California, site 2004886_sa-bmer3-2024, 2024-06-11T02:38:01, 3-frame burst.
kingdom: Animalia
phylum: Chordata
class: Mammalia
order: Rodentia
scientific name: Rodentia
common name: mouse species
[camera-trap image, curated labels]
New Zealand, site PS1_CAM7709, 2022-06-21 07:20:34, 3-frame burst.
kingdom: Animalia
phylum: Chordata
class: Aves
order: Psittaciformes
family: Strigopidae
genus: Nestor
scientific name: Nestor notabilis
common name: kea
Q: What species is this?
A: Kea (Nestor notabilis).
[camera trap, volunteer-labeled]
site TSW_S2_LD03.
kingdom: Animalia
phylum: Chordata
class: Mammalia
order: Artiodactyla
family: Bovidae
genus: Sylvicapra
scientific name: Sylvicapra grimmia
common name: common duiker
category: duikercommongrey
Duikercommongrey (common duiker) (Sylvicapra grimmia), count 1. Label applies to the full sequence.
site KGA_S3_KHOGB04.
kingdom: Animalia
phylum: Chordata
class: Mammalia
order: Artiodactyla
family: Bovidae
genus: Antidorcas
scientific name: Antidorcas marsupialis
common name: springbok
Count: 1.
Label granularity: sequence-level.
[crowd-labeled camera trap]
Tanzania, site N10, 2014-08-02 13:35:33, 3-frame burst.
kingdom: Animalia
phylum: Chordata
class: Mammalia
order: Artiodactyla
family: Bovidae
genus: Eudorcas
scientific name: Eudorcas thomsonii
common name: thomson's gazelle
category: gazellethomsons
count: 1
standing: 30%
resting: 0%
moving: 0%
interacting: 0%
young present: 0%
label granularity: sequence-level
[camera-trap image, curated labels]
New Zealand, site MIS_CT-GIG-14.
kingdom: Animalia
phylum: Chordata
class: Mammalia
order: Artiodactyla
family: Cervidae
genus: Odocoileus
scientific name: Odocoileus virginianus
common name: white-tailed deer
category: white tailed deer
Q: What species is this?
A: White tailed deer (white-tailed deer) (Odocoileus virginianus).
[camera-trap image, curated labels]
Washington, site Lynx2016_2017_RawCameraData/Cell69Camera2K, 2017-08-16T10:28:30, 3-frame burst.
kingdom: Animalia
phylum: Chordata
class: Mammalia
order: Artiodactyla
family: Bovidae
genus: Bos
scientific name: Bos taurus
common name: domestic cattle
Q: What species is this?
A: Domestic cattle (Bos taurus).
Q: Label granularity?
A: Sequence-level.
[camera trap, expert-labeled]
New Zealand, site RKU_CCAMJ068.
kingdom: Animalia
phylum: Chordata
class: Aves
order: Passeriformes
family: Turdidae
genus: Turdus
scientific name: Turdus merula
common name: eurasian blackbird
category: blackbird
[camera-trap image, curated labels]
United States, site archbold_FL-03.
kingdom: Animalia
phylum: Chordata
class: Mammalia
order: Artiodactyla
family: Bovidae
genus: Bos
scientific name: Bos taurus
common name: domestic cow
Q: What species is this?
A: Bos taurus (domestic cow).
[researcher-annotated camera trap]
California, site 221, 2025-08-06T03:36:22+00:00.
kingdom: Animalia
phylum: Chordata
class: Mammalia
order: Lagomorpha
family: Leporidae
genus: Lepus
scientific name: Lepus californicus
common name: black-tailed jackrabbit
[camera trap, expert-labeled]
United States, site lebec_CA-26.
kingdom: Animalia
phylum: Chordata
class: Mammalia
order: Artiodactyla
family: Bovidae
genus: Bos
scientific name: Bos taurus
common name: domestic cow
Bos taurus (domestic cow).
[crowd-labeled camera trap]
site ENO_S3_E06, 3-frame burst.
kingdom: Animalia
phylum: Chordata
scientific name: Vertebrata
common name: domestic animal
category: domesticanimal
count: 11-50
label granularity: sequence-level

++++++++

**Aim of the task**
Each line of the listing has to be repeated exactly in the reply.

**Exercise result**
California, site 2004886_sa-bmer3-2024, 2024-06-11T02:38:01, 3-frame burst.
kingdom: Animalia
phylum: Chordata
class: Mammalia
order: Rodentia
scientific name: Rodentia
common name: mouse species
[camera-trap image, curated labels]
New Zealand, site PS1_CAM7709, 2022-06-21 07:20:34, 3-frame burst.
kingdom: Animalia
phylum: Chordata
class: Aves
order: Psittaciformes
family: Strigopidae
genus: Nestor
scientific name: Nestor notabilis
common name: kea
Q: What species is this?
A: Kea (Nestor notabilis).
[camera trap, volunteer-labeled]
site TSW_S2_LD03.
kingdom: Animalia
phylum: Chordata
class: Mammalia
order: Artiodactyla
family: Bovidae
genus: Sylvicapra
scientific name: Sylvicapra grimmia
common name: common duiker
category: duikercommongrey
Duikercommongrey (common duiker) (Sylvicapra grimmia), count 1. Label applies to the full sequence.
site KGA_S3_KHOGB04.
kingdom: Animalia
phylum: Chordata
class: Mammalia
order: Artiodactyla
family: Bovidae
genus: Antidorcas
scientific name: Antidorcas marsupialis
common name: springbok
Count: 1.
Label granularity: sequence-level.
[crowd-labeled camera trap]
Tanzania, site N10, 2014-08-02 13:35:33, 3-frame burst.
kingdom: Animalia
phylum: Chordata
class: Mammalia
order: Artiodactyla
family: Bovidae
genus: Eudorcas
scientific name: Eudorcas thomsonii
common name: thomson's gazelle
category: gazellethomsons
count: 1
standing: 30%
resting: 0%
moving: 0%
interacting: 0%
young present: 0%
label granularity: sequence-level
[camera-trap image, curated labels]
New Zealand, site MIS_CT-GIG-14.
kingdom: Animalia
phylum: Chordata
class: Mammalia
order: Artiodactyla
family: Cervidae
genus: Odocoileus
scientific name: Odocoileus virginianus
common name: white-tailed deer
category: white tailed deer
Q: What species is this?
A: White tailed deer (white-tailed deer) (Odocoileus virginianus).
[camera-trap image, curated labels]
Washington, site Lynx2016_2017_RawCameraData/Cell69Camera2K, 2017-08-16T10:28:30, 3-frame burst.
kingdom: Animalia
phylum: Chordata
class: Mammalia
order: Artiodactyla
family: Bovidae
genus: Bos
scientific name: Bos taurus
common name: domestic cattle
Q: What species is this?
A: Domestic cattle (Bos taurus).
Q: Label granularity?
A: Sequence-level.
[camera trap, expert-labeled]
New Zealand, site RKU_CCAMJ068.
kingdom: Animalia
phylum: Chordata
class: Aves
order: Passeriformes
family: Turdidae
genus: Turdus
scientific name: Turdus merula
common name: eurasian blackbird
category: blackbird
[camera-trap image, curated labels]
United States, site archbold_FL-03.
kingdom: Animalia
phylum: Chordata
class: Mammalia
order: Artiodactyla
family: Bovidae
genus: Bos
scientific name: Bos taurus
common name: domestic cow
Q: What species is this?
A: Bos taurus (domestic cow).
[researcher-annotated camera trap]
California, site 221, 2025-08-06T03:36:22+00:00.
kingdom: Animalia
phylum: Chordata
class: Mammalia
order: Lagomorpha
family: Leporidae
genus: Lepus
scientific name: Lepus californicus
common name: black-tailed jackrabbit
[camera trap, expert-labeled]
United States, site lebec_CA-26.
kingdom: Animalia
phylum: Chordata
class: Mammalia
order: Artiodactyla
family: Bovidae
genus: Bos
scientific name: Bos taurus
common name: domestic cow
Bos taurus (domestic cow).
[crowd-labeled camera trap]
site ENO_S3_E06, 3-frame burst.
kingdom: Animalia
phylum: Chordata
scientific name: Vertebrata
common name: domestic animal
category: domesticanimal
count: 11-50
label granularity: sequence-level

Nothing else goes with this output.